Une mauvaise nouvelle se cache derrière le délicieux parfum de pain frais, une menace pour notre santé que l'industrie alimentaire a du mal à échapper. Depuis des décades, la dorure et le croquant attendu chaque matin pour notre petit déjeuner sont le résultat d'une réaction chimique inévitable qui génère de l'acrylamide, un composé classé probablement cancérogène. Mais une équipe de recherche britannique a trouvé un moyen de contourner ce problème en rédesignant le blé par l'intermédiaire de la technologie CRISPR.

Rendre le pain plus sain sans sacrifier la qualité

Rendre le pain plus sain sans sacrifier la qualité

Les scientifiques de l'institut Rothamsted Research ont réussi à développer une nouvelle variété de blé qui réduit drastiquement les quantités d'acrylamide formées lors de la cuisson à haute température, comme la toasting ou le four. La clé de ce progrès n'est pas d'ajouter quelque chose de nouveau à la plante, mais de silencer un processus naturel nuisible pour l'homme.

L'acrylamide n'est pas présent dans la farine brute, il se forme lorsque l'asparagine, un aminoacide abondant dans le blé traditionnel, réagit aux températures élevées. Les chercheurs ont localisé et éteint le gène qui ordonne à la plante de produire autant d'asparagine, et en éliminant cet ingrédient de l'équation thermique, le pain obtenu peut se toster au goût sans présenter un risque chimique beaucoup plus faible.

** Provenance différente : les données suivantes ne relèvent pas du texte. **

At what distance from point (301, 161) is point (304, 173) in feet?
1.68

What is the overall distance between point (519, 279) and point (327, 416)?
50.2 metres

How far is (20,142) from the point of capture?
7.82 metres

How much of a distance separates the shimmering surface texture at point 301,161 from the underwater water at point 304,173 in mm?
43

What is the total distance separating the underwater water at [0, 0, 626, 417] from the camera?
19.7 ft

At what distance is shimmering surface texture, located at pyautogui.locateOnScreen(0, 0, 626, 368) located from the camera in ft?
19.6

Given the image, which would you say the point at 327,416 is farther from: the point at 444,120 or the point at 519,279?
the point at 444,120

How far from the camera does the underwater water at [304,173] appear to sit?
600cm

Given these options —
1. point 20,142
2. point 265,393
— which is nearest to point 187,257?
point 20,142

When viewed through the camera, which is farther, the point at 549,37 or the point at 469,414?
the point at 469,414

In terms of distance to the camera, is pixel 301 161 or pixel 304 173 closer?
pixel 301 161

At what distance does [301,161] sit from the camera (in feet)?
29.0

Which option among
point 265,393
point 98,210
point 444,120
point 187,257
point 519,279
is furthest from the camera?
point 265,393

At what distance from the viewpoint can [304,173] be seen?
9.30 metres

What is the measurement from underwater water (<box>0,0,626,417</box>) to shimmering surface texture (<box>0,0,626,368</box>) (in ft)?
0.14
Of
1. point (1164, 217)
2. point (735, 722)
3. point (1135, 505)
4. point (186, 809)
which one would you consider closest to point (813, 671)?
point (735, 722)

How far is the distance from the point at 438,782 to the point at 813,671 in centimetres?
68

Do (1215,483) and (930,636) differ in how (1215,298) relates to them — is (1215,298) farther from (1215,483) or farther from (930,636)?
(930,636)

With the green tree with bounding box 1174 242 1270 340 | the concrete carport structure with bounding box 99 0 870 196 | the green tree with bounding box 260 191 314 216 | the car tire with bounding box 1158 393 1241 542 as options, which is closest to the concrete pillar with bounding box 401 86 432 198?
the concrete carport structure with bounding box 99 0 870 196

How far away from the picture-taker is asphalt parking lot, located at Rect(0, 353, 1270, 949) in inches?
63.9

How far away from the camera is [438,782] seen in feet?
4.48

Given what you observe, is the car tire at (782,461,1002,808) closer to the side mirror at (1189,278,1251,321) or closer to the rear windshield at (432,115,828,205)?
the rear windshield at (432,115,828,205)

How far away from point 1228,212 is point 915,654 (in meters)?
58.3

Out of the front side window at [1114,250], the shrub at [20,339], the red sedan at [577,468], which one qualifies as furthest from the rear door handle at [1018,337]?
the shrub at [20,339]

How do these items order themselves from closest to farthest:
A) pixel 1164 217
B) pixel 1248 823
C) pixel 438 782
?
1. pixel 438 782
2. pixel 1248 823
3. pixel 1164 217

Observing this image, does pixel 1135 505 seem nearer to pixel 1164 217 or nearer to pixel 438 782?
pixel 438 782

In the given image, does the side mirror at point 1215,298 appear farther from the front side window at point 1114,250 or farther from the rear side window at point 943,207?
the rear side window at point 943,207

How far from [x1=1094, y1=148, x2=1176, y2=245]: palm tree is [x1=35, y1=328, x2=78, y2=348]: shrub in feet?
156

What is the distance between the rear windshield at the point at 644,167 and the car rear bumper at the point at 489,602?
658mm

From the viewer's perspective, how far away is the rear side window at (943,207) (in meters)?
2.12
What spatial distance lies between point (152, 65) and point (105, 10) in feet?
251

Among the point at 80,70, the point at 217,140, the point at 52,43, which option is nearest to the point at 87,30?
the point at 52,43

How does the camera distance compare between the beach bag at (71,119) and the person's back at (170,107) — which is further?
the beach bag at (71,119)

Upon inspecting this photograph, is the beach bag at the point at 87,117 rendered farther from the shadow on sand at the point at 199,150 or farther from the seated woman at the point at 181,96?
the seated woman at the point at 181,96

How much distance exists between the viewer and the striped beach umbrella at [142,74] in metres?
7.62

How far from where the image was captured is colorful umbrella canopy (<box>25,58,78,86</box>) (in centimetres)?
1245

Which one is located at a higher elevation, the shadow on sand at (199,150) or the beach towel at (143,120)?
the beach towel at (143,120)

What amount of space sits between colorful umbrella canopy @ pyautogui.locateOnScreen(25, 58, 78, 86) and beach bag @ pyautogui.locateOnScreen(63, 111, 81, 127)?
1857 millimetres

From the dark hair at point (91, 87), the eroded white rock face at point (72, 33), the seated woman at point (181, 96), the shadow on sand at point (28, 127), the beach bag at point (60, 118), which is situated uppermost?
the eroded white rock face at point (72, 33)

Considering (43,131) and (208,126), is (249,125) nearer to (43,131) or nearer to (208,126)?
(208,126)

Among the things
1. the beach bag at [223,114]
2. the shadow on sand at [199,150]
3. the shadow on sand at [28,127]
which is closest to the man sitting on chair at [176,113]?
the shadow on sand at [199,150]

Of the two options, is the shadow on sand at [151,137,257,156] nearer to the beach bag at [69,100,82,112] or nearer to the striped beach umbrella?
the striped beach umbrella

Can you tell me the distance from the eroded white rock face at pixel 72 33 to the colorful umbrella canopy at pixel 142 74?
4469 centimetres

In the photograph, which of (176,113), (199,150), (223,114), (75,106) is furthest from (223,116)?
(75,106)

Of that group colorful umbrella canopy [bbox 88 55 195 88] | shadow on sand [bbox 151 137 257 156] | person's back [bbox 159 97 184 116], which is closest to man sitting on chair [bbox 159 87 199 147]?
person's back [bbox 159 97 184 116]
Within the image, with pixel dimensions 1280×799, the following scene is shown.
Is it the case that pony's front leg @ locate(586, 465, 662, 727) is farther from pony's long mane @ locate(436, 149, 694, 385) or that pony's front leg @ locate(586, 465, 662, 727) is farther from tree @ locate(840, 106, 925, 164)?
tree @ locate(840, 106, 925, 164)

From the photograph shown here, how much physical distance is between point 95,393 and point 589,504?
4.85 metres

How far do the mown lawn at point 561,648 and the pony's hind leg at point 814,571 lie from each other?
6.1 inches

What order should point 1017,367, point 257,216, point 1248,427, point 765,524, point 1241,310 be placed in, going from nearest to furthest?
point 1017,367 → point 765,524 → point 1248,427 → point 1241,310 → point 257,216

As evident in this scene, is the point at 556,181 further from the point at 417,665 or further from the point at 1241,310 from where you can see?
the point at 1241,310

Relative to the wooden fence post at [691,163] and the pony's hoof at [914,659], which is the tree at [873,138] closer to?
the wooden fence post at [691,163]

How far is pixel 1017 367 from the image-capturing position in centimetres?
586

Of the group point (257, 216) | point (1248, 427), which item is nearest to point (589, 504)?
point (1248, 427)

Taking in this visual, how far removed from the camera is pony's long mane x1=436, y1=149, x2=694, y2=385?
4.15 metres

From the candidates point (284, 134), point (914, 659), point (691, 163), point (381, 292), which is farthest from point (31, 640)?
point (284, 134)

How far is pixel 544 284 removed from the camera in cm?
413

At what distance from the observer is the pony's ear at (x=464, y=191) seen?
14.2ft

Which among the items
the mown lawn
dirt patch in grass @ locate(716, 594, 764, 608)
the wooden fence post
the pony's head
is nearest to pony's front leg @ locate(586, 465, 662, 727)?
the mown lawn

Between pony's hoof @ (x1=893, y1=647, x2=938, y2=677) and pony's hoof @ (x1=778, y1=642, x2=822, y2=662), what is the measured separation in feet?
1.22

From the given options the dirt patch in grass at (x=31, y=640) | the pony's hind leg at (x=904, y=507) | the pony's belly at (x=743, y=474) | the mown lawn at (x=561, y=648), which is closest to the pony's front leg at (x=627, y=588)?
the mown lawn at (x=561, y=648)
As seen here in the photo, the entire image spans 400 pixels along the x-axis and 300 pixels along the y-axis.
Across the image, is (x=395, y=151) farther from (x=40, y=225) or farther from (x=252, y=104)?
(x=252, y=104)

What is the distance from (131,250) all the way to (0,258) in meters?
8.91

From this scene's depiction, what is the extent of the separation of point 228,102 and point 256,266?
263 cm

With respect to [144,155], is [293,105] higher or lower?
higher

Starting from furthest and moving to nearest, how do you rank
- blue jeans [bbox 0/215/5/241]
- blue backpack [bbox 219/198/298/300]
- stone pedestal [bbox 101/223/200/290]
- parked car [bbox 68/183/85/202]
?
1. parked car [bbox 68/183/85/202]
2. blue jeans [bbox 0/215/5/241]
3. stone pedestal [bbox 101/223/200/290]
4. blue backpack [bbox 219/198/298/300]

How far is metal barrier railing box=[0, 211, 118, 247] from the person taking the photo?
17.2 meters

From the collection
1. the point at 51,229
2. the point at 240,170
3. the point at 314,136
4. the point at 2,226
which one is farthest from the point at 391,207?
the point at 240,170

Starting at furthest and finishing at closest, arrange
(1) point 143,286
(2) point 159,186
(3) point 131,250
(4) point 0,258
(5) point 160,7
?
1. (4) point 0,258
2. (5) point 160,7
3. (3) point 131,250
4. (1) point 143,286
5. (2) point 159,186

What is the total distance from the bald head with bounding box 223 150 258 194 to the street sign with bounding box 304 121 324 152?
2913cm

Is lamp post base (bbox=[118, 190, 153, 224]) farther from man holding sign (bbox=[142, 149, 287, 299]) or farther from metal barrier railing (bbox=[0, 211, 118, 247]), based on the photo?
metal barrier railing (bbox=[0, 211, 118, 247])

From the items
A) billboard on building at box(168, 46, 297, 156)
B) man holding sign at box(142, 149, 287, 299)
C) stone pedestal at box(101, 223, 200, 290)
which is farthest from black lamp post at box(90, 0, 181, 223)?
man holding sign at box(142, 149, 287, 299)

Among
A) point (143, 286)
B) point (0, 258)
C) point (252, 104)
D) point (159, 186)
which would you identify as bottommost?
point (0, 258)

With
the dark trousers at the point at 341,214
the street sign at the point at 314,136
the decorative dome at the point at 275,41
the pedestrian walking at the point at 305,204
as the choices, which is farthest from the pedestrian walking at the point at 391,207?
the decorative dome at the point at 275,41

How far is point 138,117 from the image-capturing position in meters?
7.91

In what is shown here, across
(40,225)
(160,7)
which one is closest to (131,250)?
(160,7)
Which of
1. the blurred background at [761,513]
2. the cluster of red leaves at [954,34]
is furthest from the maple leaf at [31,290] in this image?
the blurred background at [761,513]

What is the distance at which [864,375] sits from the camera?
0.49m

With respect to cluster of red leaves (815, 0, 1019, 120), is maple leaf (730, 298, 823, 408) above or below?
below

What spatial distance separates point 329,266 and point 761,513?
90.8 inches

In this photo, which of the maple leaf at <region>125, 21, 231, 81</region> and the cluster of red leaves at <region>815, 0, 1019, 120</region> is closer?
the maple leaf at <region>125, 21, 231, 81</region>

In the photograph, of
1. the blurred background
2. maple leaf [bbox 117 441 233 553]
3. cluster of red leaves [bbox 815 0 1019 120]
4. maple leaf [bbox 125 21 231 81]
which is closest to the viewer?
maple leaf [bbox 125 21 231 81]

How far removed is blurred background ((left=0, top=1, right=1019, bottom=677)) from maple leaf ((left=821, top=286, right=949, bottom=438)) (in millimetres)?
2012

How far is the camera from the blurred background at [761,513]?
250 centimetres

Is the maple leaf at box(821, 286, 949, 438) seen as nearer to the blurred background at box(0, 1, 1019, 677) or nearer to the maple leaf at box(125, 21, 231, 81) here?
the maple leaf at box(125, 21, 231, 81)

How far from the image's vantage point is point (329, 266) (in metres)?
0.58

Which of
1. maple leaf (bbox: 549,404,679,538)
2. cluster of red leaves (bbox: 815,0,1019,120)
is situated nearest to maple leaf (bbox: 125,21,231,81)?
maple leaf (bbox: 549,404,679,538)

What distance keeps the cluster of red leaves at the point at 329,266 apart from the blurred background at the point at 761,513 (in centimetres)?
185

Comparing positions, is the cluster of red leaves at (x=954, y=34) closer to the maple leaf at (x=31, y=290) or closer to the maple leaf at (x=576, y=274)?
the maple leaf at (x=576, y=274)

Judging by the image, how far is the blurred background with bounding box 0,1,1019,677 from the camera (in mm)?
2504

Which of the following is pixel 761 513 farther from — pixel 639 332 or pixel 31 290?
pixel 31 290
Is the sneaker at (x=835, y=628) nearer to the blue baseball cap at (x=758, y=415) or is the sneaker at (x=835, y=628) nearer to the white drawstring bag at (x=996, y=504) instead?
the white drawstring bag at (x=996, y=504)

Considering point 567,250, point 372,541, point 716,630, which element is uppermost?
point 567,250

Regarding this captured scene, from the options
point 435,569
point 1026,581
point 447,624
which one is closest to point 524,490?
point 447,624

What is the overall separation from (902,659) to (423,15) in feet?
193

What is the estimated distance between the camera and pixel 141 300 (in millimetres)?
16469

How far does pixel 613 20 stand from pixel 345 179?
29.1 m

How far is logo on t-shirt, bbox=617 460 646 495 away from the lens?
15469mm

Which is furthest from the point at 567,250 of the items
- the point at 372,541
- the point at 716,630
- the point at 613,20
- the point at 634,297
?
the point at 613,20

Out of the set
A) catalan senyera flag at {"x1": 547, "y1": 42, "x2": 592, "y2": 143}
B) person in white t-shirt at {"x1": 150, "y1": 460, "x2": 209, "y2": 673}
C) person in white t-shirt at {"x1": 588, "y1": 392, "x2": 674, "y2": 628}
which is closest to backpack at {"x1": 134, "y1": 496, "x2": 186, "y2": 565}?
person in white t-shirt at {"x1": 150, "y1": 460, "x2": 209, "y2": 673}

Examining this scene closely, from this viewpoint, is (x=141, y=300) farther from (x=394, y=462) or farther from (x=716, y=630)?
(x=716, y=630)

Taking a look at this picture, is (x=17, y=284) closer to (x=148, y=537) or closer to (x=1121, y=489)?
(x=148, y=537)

Cette innovation marque un tournant dans la façon dont nous comprenons l'alimentation future. Jusqu'à présent, la seule façon d'éviter l'acrylamide était de demander au consommateur de changer ses habitudes, en lui recommandant des toasts plutôt clairs ou de ne pas frire trop les aliments. La Science a démontré qu'il existe une voie plus intelligente, qui consiste à adapter la matière première pour qu'elle s'adapte en sécurité à nos habitudes.